La reacción legal y penal forma parte del conjunto de instrumentos con los que la sociedad debe enfrentar el drama de la violencia contra la mujer, sin embargo, no deben ser tomadas como su solución.

Estas medidas no tendrán suficiente eficacia si no se refuerzan con otras en los ámbitos de la educación y la cultura.
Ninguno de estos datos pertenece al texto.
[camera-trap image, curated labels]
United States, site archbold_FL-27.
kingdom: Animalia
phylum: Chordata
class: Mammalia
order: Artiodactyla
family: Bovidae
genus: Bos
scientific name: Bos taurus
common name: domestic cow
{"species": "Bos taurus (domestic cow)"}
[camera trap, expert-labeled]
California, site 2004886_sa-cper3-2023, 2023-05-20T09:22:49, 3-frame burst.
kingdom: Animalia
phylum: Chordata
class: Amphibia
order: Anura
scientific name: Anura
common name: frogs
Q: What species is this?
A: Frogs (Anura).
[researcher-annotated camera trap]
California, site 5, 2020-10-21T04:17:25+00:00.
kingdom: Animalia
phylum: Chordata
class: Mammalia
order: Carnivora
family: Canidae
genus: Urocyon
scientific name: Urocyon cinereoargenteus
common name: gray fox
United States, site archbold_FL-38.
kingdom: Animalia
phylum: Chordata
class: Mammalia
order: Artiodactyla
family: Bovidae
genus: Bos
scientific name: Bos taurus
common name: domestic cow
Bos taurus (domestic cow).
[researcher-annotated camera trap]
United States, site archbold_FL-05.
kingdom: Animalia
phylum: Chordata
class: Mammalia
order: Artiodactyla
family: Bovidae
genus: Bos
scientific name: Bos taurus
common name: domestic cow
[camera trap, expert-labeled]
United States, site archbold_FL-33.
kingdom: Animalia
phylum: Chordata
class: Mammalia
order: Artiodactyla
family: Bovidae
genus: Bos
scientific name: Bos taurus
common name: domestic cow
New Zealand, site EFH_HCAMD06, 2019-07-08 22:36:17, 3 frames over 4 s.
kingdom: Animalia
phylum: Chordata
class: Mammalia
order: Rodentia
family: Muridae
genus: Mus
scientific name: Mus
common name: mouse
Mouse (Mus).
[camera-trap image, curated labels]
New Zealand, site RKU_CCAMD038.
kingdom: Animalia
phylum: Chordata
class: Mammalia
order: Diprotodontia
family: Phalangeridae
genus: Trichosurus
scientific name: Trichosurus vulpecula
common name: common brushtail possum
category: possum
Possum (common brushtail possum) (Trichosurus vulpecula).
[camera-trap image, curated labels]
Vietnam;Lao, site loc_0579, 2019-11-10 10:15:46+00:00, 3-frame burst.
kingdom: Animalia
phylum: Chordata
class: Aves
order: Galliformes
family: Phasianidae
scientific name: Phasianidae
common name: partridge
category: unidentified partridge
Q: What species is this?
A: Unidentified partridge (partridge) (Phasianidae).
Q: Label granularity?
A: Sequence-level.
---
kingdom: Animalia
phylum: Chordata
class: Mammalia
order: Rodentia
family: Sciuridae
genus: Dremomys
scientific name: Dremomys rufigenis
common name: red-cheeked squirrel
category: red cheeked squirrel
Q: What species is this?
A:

En el origen de la violencia de género se encuentran estereotipos culturales en virtud de los cuales se afirma la supremacía del hombre sobre la mujer.

Esto genera violencias estructurales y simbólicas, algunas de las cuales pasan incluso inadvertidas, junto a otras más evidentes y respecto de las cuales la sociedad en su conjunto progresivamente formula su reclamo y su anhelo de reformas, como ocurre con los tratos denigrantes o humillantes en los medios de comunicación o la brecha salarial ante igual trabajo.

De ahí la importancia de remover las condiciones por las cuales se pretende la legitimidad de las relaciones de dominación de varones hacia mujeres, y que eso sea entendido desde temprano por niños y niñas en la familia y en la escuela, y por todos nosotros en los medios de comunicación, la publicidad e incluso en la investigación académica.

Movimientos filosóficos, espirituales y religiosos, desafortunadamente, han contribuido a lo largo de generaciones a la existencia de estas violencias de género cuya expresión más alta ha terminado siendo el femicidio, porque han ignorado o malentendido las desiguales relaciones entre mujeres y hombres.

En consecuencia, es mucho lo que todos y todas debemos reflexionar y cambiar sobre la manera en que hemos concebido estas relaciones.

Sin quererlo, hemos instituido como normales relaciones jerárquicas que implican la negación parcial o total de la dignidad de la persona, incluso desde una edad tan temprana como lo es la adolescencia en el caso de Gabriela. Para la Iglesia es clave el mutuo consentimiento en la vida íntima de los cónyuges, dado que hombre y mujer han sido creados con la misma dignidad. Lo mismo cabe decir para toda relación sentimental. De hecho, atenta contra dicha dignidad una relación que vea a la otra persona como objeto que puede ser utilizado, coartando su libertad y conciencia.

Hay quienes consideran que muchos de estos abusos han ocurrido a partir de los movimientos de emancipación de la mujer.

Pero, el Papa Francisco ha criticado dicha argumentación planteando que “es una forma de machismo. La idéntica dignidad entre el varón y la mujer nos mueve a alegrarnos de que se superen viejas formas de discriminación y de que en el seno de las familias se desarrolle un ejercicio de reciprocidad” (Amoris Laetitia nº 54).

Las distintas corrientes de feminismo deben ser discernidas, pero debemos alegrarnos y admirarnos porque en este reconocimiento de la dignidad de la mujer y de sus derechos hay una obra del Espíritu.

Trabajemos con entusiasmo para que en la sociedad y en la familia, hombres y mujeres puedan mirarse mutuamente como comunidad de voluntades libres en que el fundamento de la autoridad se funda en el servicio y no da origen a privilegios.

 

Co - autora, Loreto Rebolledo, Jefa del Área de Animación Solidaria. Vicaría Pastoral Social Caritas.